Gardening in the Shade

FOR IMMEDIATE RELEASE
July 17, 2013

With all of the hot weather that has decided to show up, what could be better than thinking of gardening in the shade! Today, shade gardening is no longer just hostas. There are so many great varieties of plants for shady locations that it can be an exciting adventure and I actually prefer shade gardening and many of my favorite plants are shade plants.

Understanding how much light your garden is getting is the first step prior to choosing plants. Some of the plants that are made for shade, my only tolerate part shade and not a full shade location and that becomes important for choosing the right plants. Simply broken down, light falls into these categories:

Full Sun – 6+ hours per day

Part Shade – 3-6 hours per day

Full Shade – less than 3 hours per day

This does require checking on the location multiple times during the day to get a good idea of what lighting situation you have for your garden. Once you have that figured out the fun part is choosing plants. Below are a few shade garden power perennials that have shown to be good selections, are easy to grow, and worth trying in the garden.

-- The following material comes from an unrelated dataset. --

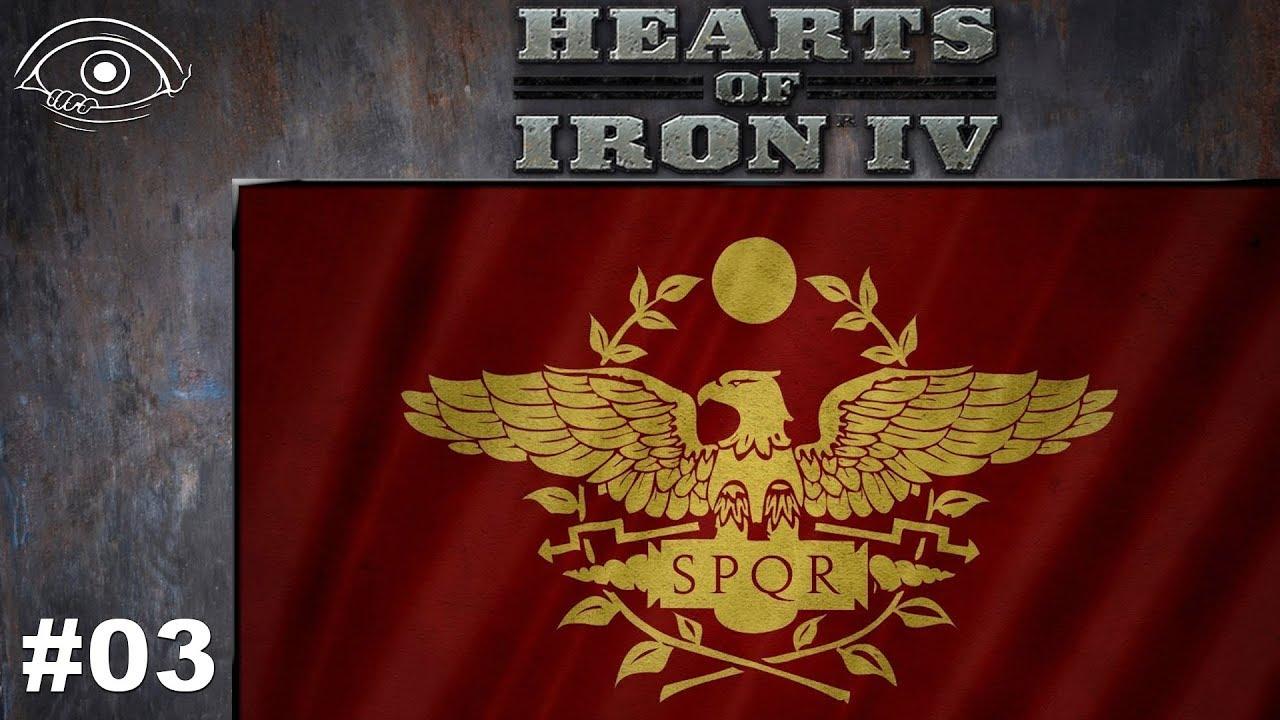 HoI4 - Roman Achievements - 03 - YouTube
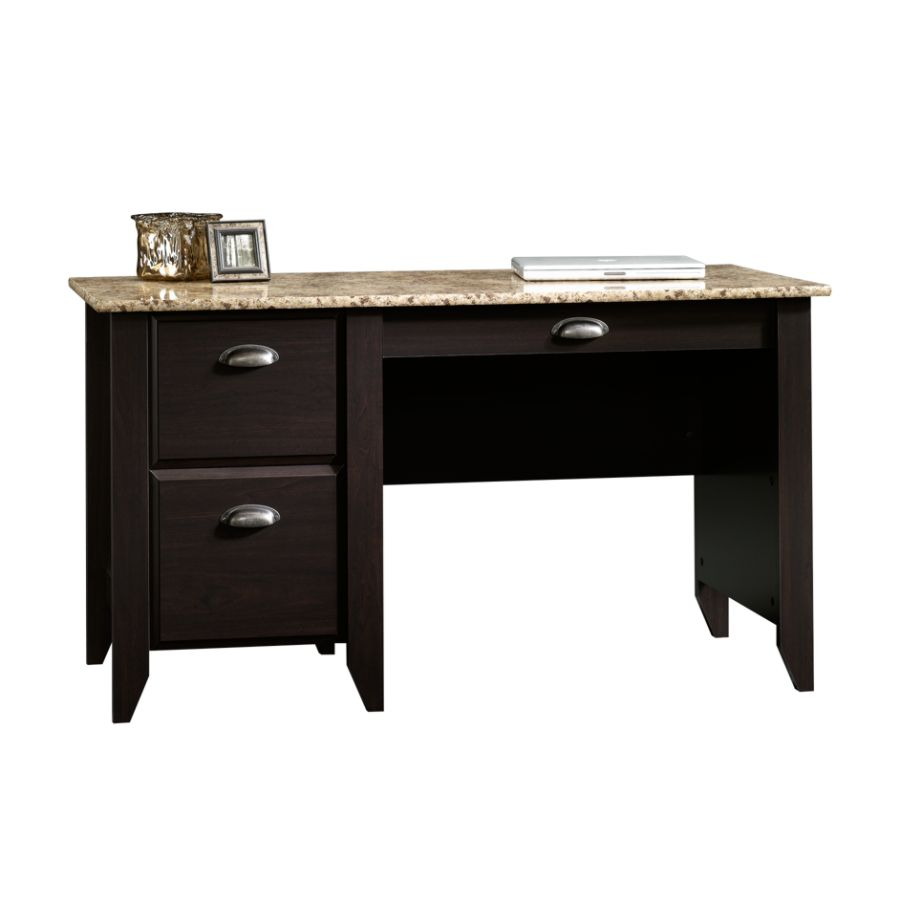 Furniture Office Depot Desks Office Depot Desk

Bergenia cordifolia – Pigsqueak, Heart-leaved Bergenia

Thick, leathery green leaves with pink flowers held above the foliage in April and May makes Bergenia a gorgeous plant for part to full shade garden locations. It is tolerant of a wide range of soil types as well as providing fall interest with purplish-bronze foliage in fall. A clump forming plant that is slow to spread makes this a great addition to any shade garden.

Brunnera macrophylla 'Jack Frost' – Jack Frost Brunnera

This silver and green heart shaped leaved plant really glows in the garden. It provides forget-me-not like flowers held above the foliage in April and May. Jack Frost Brunnera requires a part shade location and average soils. It is intolerant of dry soils, so make sure to choose a location that offers moist, well-drained soils and provide a layer of mulch. This plant was selected as the Perennial Plant of the Year by the Perennial Plant Association in 2012.

Corydalis lutea – Yellow Corydalis

This plant thrives in part to full shade and provides beautiful yellow blooms from May through September. Easy to propagate and fill in large spaces in the garden, make sure to locate this somewhere in the garden where it will receive adequate moisture, but avoid locations that are prone to holding excessive moisture in winter. Corydalis is a great plant for any shade garden as it is easy to grow. Be sure to choose the yellow variety over the blue variety, as the blue variety does not seem to be as hardy and tolerant as the yellow.

Heuchera spp. – Coral Bells

These perennials are prized for their attractive foliage that ranges in colors from yellows/oranges to purple to reds and can pack a great color punch in the garden. They offer light and airy flowers in June and July and require a part shade location and prefer soil that is humus rich. They benefit from being mulched especially in winter as the freezing and thawing of the ground can sometime cause them to heave up out of the ground. They will do well even in a location that receives afternoon sun as long as they receive adequate moisture.

Pulmonaria saccharata – Lungwort

Elongated green leaves with either silver spots or large areas of silver, make this another plant that glows in the shade garden. Blooming in April and May in shades of pink, lavender, white, and reds depending on the variety planted. Lungwort prefers moist, well-drained, humus rich, cool soils so provide a layer of mulch to keep the roots and soil cooler for the plant, but make sure to avoid poorly draining soils. A dependable plant for the shade garden that is tolerant of deer, Black Walnut, and dense shade is definitely worth planting in the shade garden.